In order to offer a diversity of genres, Yousra Benfquih added slam poetry between the talks last year. That is why we are adding poetry again this year, in cooperation with the climate poets. Initiator Moya De Feyter and fellow poet Amina Belörf together will provide poetic interludes in the main hall and in a poetry room in the Forum (see below).
11:00 – 12:30
An economy that cares for people and the planet
The corona crisis highlights the existing reality even more clearly: the benefits and burdens of our economy are unequally distributed. We are not taking care of everyone nor of our living planet. What will an economy look like that strives for a good life for everyone on earth, within the limits of the planet? This is the topic of a panel discussion on the economy we need with Jason Hickel, Sien Volders and Koen Schoors.

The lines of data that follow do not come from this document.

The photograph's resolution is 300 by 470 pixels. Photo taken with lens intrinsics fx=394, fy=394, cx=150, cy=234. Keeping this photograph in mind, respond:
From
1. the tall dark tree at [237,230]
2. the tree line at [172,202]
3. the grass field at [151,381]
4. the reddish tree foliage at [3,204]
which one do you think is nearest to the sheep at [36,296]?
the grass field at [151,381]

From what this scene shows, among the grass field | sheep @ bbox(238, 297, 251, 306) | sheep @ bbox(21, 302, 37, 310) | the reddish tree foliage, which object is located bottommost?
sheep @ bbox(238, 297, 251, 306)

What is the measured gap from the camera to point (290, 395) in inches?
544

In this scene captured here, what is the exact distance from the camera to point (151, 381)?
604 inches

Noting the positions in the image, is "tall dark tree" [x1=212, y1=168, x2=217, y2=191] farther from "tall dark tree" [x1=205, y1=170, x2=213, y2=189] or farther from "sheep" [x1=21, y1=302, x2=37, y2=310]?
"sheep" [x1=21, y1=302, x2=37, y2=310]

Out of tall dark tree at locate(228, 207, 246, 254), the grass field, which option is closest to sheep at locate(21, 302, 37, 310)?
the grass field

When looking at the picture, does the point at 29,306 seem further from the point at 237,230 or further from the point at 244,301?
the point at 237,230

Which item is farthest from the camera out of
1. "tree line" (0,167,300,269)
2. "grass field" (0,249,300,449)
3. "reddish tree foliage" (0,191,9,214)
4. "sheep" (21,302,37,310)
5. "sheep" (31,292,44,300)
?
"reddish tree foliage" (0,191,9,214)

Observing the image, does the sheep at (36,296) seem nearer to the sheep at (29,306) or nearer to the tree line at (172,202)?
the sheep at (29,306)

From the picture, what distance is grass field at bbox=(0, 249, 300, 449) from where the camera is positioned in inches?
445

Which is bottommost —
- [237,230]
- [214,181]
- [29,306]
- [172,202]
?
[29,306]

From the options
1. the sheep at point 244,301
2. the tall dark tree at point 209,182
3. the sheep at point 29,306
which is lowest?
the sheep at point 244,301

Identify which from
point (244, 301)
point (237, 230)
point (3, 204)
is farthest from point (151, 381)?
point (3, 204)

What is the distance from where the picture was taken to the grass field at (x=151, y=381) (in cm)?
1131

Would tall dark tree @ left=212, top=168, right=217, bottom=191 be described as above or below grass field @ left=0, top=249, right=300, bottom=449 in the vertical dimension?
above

- Jason Hickel, is an economic anthropologist at Goldsmiths, University of London. His most recent book is Less is More, a remarkable synthesis of the ecological and decolonisation perspectives.

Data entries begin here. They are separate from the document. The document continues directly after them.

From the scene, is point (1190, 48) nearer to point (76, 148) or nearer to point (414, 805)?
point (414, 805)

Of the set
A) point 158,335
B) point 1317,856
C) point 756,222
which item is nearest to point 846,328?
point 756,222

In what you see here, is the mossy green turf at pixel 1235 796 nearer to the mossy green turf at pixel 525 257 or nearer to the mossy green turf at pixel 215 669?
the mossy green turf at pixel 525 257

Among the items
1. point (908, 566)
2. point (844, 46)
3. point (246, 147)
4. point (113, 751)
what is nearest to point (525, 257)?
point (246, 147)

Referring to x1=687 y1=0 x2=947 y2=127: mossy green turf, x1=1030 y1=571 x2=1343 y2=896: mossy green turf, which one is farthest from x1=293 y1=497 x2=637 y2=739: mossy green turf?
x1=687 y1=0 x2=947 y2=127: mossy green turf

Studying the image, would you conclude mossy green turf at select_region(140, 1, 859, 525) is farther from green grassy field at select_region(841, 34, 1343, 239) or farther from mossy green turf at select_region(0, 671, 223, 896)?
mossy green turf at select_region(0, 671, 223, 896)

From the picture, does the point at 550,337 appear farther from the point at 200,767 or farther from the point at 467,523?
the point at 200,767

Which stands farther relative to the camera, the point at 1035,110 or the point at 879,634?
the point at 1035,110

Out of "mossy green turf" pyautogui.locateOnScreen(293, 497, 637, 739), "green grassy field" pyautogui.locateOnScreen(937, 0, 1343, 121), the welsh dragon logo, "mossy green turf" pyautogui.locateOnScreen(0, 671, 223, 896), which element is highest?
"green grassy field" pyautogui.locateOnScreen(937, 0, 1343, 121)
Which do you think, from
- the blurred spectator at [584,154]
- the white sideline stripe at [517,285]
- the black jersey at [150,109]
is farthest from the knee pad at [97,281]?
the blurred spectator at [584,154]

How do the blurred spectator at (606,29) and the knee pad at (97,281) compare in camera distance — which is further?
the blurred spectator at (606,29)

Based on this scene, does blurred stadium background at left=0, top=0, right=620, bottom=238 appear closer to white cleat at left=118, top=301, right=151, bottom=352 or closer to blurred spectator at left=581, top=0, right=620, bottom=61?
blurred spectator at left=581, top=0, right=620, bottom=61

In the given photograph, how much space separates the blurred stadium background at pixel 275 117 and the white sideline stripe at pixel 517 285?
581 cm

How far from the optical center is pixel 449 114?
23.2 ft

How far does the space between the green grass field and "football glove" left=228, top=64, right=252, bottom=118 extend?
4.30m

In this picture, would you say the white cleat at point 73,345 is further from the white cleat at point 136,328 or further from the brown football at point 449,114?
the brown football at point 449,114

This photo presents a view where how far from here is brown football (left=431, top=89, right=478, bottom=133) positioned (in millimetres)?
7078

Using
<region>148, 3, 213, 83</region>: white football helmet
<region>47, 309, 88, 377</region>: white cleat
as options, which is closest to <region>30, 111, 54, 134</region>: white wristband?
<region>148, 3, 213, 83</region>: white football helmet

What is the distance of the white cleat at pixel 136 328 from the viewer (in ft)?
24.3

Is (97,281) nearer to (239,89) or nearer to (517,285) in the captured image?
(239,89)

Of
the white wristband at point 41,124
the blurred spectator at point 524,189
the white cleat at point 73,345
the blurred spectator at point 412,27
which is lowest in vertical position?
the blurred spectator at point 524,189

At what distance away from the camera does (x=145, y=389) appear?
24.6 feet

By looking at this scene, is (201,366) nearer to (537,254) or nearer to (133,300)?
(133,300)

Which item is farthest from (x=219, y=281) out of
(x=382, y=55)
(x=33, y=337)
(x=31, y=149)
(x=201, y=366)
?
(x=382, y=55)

- Sien Volders, promising writer with a clear social analysis, in her novel Oogst (Harvest) she describes the life of exploited migrant workers in today’s Europe.
- Koen Schoors is a Belgian economist and professor at Ghent University.
12:30 - 13:45
Care in the arts: how choreographic practice can also become care practice
Jija Sohn, Lucy Wilke and Julia Reist, all three part of the team around the Lands of Concert project, introduce and demonstrate their way of working based on the CARE principle, which focuses on the radical recognition of diversity and acceptance. They start from their different bodies each in need of something different. Using movement, music and words, they developed a protocol for a game of giving and receiving care. This is an invitation to discover new mindsets for bodily integrity, boundaries and possibilities.
13:45 – 15:15
The care home of the future
The corona crisis has raised the question: is care well organised? Does everyone have access? Is there a balance between first-line care and prevention on the one hand and curative high-tech on the other? Who wants to grow old in a large-scale residential care centre? Can we connect people’s health with the health of the planet? A discussion more relevant than ever with Anne Berquin, Jan Hochadel (online), Mieke Vogels and Luc Van Gorp (online).
- Anne Berquin, professor at Cliniques universitaires at UCL, takes a holistic approach to care. She argues for a decompartmentalised, pollution-free society that will have fewer sick people.
- Jan Hochadel (online), associated with AFT: American Federation of Teachers and Nurses. She will talk about COVID and the role of frontline workers, the link with climate policy and why care jobs are also green jobs – within the context of the plans of the new Biden administration in the US.
- Mieke Vogels, former Flemish Minister of Welfare, author of Het welzijnsbeleid in Vlaanderen (Welfare policy in Flanders) and advocate of small-scale care in the neighbourhoods.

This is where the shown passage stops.